DIRECTIONS: Exclude every picture and return the remaining entries below verbatim.

MATERIAL SUPPLIED:
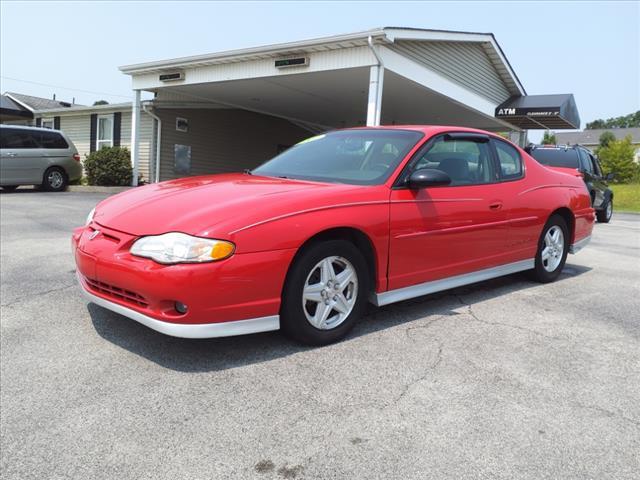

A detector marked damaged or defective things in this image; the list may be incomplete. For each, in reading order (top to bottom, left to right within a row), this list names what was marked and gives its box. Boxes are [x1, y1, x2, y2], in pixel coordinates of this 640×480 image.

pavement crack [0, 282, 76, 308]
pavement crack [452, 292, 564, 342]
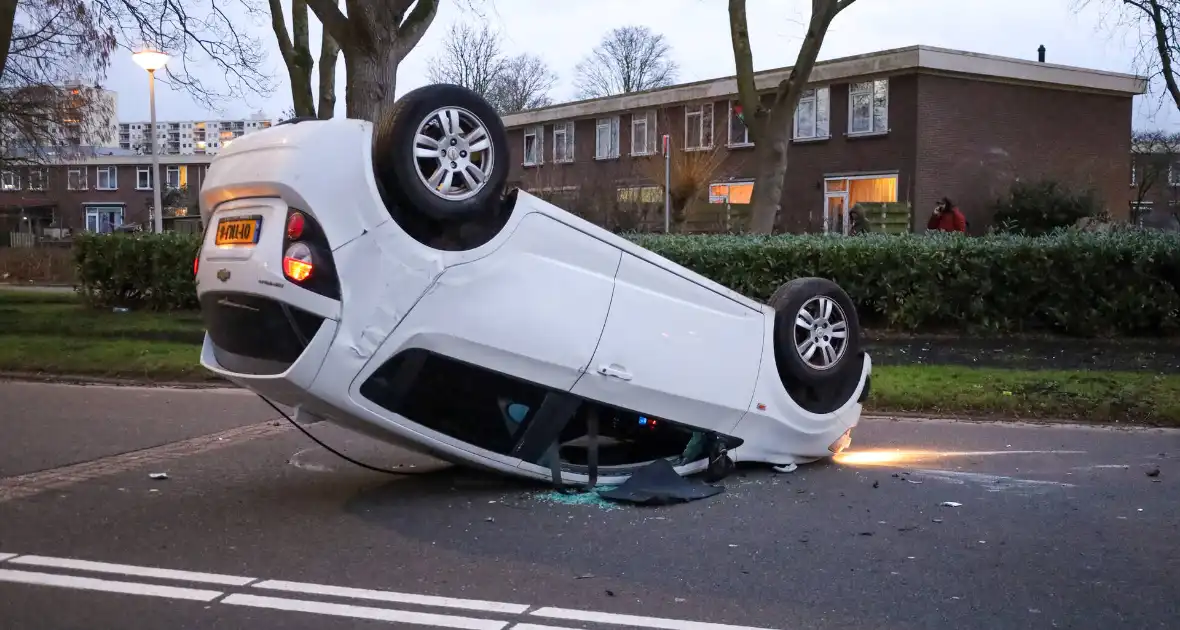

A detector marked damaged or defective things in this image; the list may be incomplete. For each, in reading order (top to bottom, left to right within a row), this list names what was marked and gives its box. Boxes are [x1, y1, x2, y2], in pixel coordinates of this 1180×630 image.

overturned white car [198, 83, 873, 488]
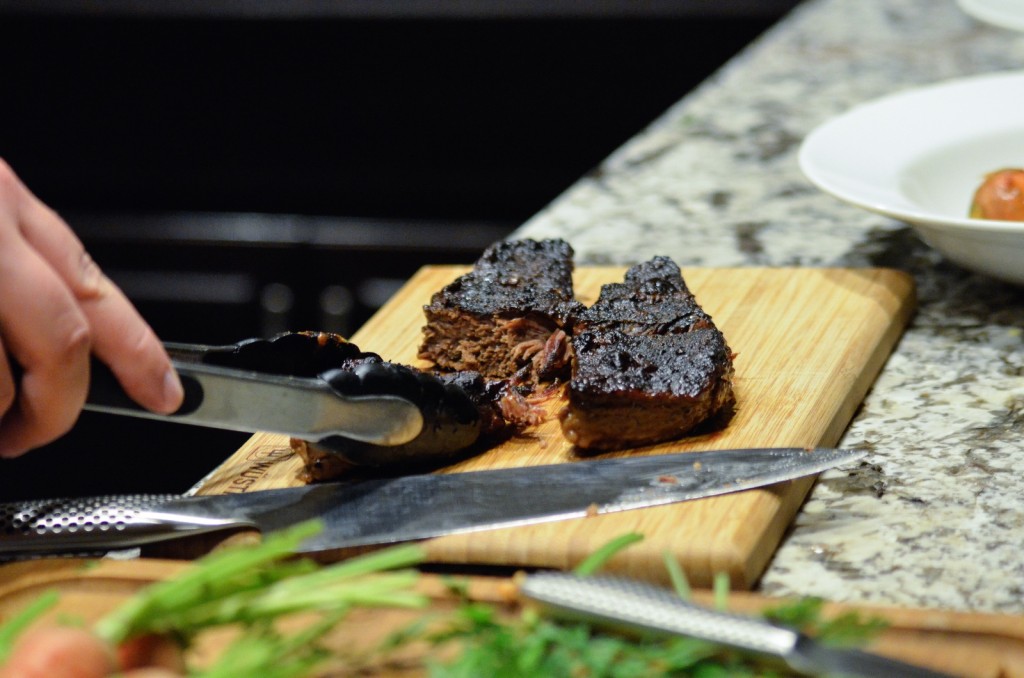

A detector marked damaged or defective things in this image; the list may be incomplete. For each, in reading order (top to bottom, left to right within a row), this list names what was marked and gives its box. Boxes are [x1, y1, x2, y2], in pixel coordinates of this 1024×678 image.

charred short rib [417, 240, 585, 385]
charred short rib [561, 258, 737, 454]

ANSWER SPACE:
A detector marked damaged or defective things in this image; the list may be incomplete. For each, in reading order (top to bottom, left to right within a row), this list names what was marked and gives its box. Boxes are [x1, y1, x2, y2], in pixel coordinates of this 640×480 image.

pavement crack [0, 282, 76, 308]
pavement crack [452, 292, 564, 342]

A detector marked damaged or defective things in this image; the list may be incomplete. For each, in reading order (top to bottom, left to right within a row), this list names what was marked and gives its box. Boxes are [x1, y1, x2, y2], in pixel coordinates of this 1180×630 image.

overturned white car [198, 83, 873, 488]

A detector marked damaged or defective things in this image; the list may be incomplete. For each, in reading order (top to bottom, left to right within a row), this list names what was marked and gives its box. Boxes are [x1, y1, x2, y2], in pixel coordinates of this 1024×678 image.

charred short rib [417, 240, 585, 385]
charred short rib [561, 258, 737, 454]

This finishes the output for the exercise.